### [EXERCISE GOAL]
Can you reproduce everything from the start of the records down to the line containing "the point at 627,549 <", including both ends and leaving out the pictures?

### [INFORMATION GIVEN]
******************************

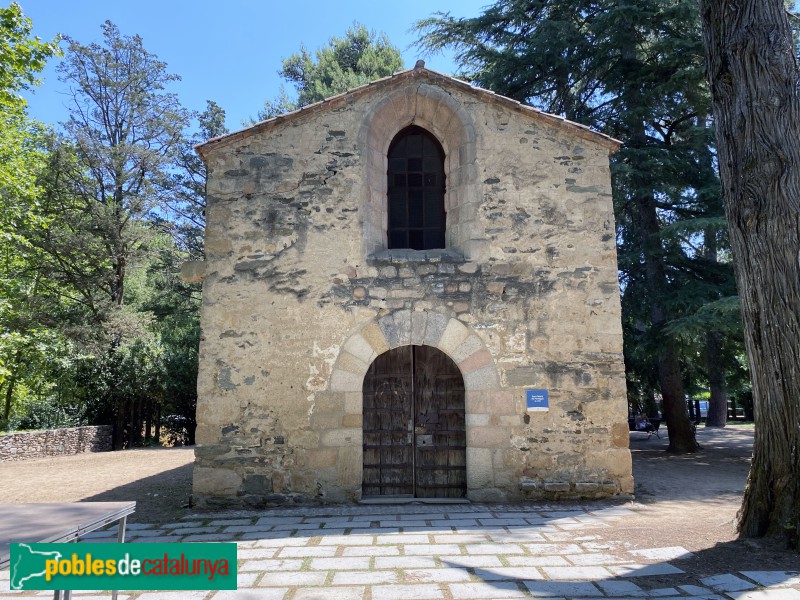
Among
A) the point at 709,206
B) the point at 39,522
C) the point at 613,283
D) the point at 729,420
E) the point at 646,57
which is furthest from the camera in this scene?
the point at 729,420

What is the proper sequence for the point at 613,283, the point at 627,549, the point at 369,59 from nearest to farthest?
the point at 627,549 < the point at 613,283 < the point at 369,59

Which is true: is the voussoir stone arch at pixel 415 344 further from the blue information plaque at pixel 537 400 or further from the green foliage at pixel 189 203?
the green foliage at pixel 189 203

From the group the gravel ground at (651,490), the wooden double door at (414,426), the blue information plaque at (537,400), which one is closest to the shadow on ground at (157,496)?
the gravel ground at (651,490)

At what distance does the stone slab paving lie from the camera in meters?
3.82

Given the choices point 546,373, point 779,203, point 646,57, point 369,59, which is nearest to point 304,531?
point 546,373

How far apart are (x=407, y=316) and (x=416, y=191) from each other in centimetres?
202

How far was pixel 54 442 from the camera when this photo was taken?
1421 centimetres

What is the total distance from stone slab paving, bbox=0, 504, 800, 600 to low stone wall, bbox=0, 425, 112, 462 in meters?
9.66

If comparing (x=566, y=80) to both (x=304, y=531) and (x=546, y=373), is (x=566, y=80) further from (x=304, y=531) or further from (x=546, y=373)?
(x=304, y=531)

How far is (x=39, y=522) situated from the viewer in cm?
282

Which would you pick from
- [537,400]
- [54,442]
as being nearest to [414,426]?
[537,400]

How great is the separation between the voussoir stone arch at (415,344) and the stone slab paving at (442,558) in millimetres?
1575

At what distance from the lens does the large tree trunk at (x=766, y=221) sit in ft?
15.6

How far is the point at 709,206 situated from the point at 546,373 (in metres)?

******************************

### [ANSWER TO THIS EXERCISE]
Among
A) the point at 709,206
B) the point at 39,522
C) the point at 613,283
D) the point at 729,420
E) the point at 646,57
which is furthest from the camera in this scene?
the point at 729,420

What is the proper sequence for the point at 613,283, the point at 627,549, the point at 369,59 from nearest to farthest?
the point at 627,549 < the point at 613,283 < the point at 369,59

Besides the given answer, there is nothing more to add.